Provided text >>
★ ★ ★ ★ ★ ★ ★

Can I be a programmer without a degree? While many fields still require workers to pursue traditional bachelor’s (and sometimes master’s) degree programs, tech isn’t among them.
Many Software Engineers today are getting their start through alternative education methods. If you’re still skeptical or nervous about attempting to start a programming career without a traditional college degree, we’ll try to ease your fears today with some good old-fashioned facts.
So, can you land a programming job without a degree? Read on to find out. These are the questions and concepts we’ll explore today:
- Can you be a Computer Programmer without a degree?
- How many programmers don’t have a degree?
- What education options are available to aspiring programmers?
- Where should you start looking for alternative computer programming education?
Can you be a Computer Programmer without a degree?
Absolutely! Traditional education is far from the only path towards a tech career. Today, Computer Programmers are getting their start by teaching themselves how to code or attending more cost-effective online courses and bootcamps. Anyone can become a Computer Programmer with the right aptitude, attitude, and commitment to learning.
How many programmers don’t have a degree?
Stack Overflow’s 2020 Developer Survey looks at how Software Engineers learn and level up, as well as the tools they use to do their jobs. Around 20% of professional programmers who responded to the survey don’t hold a bachelor’s degree. This is a pretty significant portion and with the rise in popularity of microcredentials (like certifications), coding bootcamps, and self-taught learning methods, this number is likely going to continue to increase.

★ ★ ★ ★ ★ ★ ★

Excerpted data >>
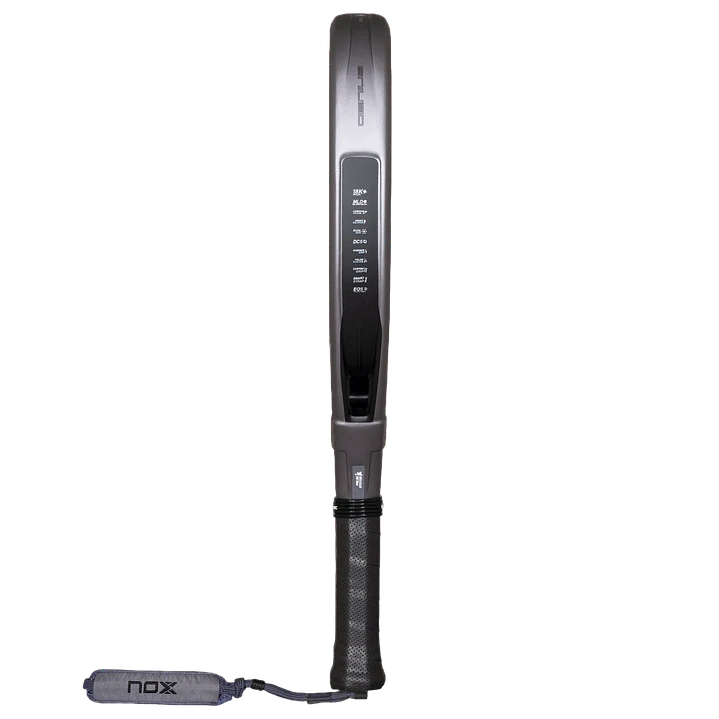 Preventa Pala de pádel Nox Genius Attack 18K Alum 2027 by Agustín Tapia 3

★ ★ ★ ★ ★ ★ ★

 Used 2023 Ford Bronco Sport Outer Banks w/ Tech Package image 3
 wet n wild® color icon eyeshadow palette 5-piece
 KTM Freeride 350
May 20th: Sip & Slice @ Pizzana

★ ★ ★ ★ ★ ★ ★

Required work >>
A) In the passage on becoming a programmer without a degree, roughly what share of professional programmers who answered Stack Overflow's 2020 Developer Survey don't hold a bachelor's degree?
B) Duplicate a stretch of the passage on becoming a programmer without a degree, starting with "Many Software Engineers" and going on through "good old-fashioned facts.".
C) Go on with the passage on becoming a programmer without a degree, picking up after its final sentence.

Answers to each task >>
A) Around 20%.

B)
Many Software Engineers today are getting their start through alternative education methods. If you’re still skeptical or nervous about attempting to start a programming career without a traditional college degree, we’ll try to ease your fears today with some good old-fashioned facts.

C)
What education options are available to aspiring programmers?
If you’ve decided to pursue an education in computer science, you’ll want to consider all of the options before making a decision. Education programs in computer science come at different price points and can deliver different outcomes so it’s important to do your research and choose the right option for you. Here are a few of the ways an aspiring Software Engineer could learn the tricks of the trade.
Computer Science Degree
According to Stack Overflow’s recent survey, around 49% of programmers who responded said they had a bachelor’s degree (this figure doesn’t include those who also have master’s or doctoral degrees). Among those with bachelor’s degrees, 62% of programmers studied computer science. The remaining respondents majored in a variety of other engineering disciplines or seemingly unrelated fields such as fine arts, humanities, or business.
We say “seemingly unrelated” here because we believe in the power of the pivot at Kenzie, meaning anyone can use transferable skills gained in one discipline and apply them to a technical field. Those with business savvy can go on to work in DevOps after learning how to code. Artists can combine their design skills with technical know-how to work as UX/UI Designers or Front End Developers. The liberal arts often teach students how to learn and they can take their learning and critical thinking skills with them as they learn different programming languages.
Value Penguin cites the average total cost for a full year of college as ranging from $25,290 to $50,900 depending on if a student pays in-state or out-of-state tuition and if the college is public or private. For a four-year college degree, those numbers add up to a total cost of $101,160 to $203,600. Thankfully, many colleges offer financial aid and scholarships, and universities like Southern New Hampshire University are working to make college more affordable by offering high-quality online programs.
There are a variety of benefits to attending college for a computer science degree including community, support from professors, and access to the university’s network and career preparation resources. But, there are also a handful of downsides including cost, long program length, and the lack of a job guarantee. Overall, college can be a very rewarding experience for many but as with any investment, it comes with a lot of risks. Those considering a college degree must ask themselves if the risk is worth it and if their specific learning style would do better in a college classroom setting or another learning environment.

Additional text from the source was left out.